So far what I can remember from books, I have encountered Patronus of a form belonging to Animal Kingdom only. Here's the list:

  • Harry Potter / James Potter: Stag

  • Hermione Granger: Otter

  • Ron Weasley: Jack Russell Terrier

  • Albus Dumbledore: Phoenix

  • Lily Potter / Snape: Doe

  • Ginny Weasley: Horse

  • Luna Lovegood: Hare

  • Nymphadora Tonks: Jack Rabbit

  • Remus Lupin / Nymphadora Tonks: Wolf

  • Minerva McGonagall / Dolores Umbridge: Cat

  • Kingsley Shacklebolt: Lynx

  • Arthur Weasley: Weasle

  • Cho Chang: Swan

  • Seamus Finnigan: Fox

  • Ernie Macmillan: Boar

  • Aberforth Dumbledore: Goat

I know that a Patronus is unique to a person and it can change because of emotional upheaval.
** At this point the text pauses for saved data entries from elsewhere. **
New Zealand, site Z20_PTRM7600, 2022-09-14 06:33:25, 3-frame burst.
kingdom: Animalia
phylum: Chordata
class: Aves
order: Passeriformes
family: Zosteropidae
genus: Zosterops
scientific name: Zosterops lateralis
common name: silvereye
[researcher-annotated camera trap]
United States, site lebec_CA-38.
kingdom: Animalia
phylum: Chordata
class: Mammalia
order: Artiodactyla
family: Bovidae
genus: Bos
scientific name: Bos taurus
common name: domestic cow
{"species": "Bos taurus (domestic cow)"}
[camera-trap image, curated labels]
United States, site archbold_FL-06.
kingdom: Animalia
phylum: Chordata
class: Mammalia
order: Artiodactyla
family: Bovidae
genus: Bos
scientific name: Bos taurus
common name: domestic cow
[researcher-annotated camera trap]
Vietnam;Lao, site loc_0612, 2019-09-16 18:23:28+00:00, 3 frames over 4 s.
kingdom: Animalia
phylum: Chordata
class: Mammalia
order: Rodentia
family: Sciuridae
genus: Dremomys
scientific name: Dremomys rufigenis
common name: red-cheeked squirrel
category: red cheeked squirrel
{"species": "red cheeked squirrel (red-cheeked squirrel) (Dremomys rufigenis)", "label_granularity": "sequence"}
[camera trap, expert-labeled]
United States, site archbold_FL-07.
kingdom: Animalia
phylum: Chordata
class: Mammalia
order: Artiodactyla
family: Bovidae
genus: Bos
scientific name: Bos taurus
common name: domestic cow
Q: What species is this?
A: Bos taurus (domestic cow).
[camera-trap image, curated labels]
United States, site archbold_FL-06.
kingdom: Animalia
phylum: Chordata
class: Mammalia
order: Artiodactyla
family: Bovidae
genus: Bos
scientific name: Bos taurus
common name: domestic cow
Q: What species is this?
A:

But, what exactly is the rule of creating Patronus form? Can I create a Patronus of a form X-wings or R2-D2 or Millennium Falcon or USS Enterprise-E or TARDIS?

  • Well I supposed if you were to identify as an attack helicopter your Patronus might look like one of those...
    – EvilSnack
    Oct 15 '18 at 5:24

According to Rowling, corporeal Patronus' are animals. If you want to be pedantic, you can argue that incorporeal Patronus' are non-animal Patronus'. But as JKR says, if it's a true Patronus, it's an animal.

The Patronus is the most famous (and famously difficult) defensive charm. The aim is to produce a silvery-white guardian or protector, which takes the form of an animal.


The incorporeal Patronus is not a true Patronus and while it will give limited protection, it cannot provide the defensive power of the corporeal Patronus, which has the form and substance of an animal.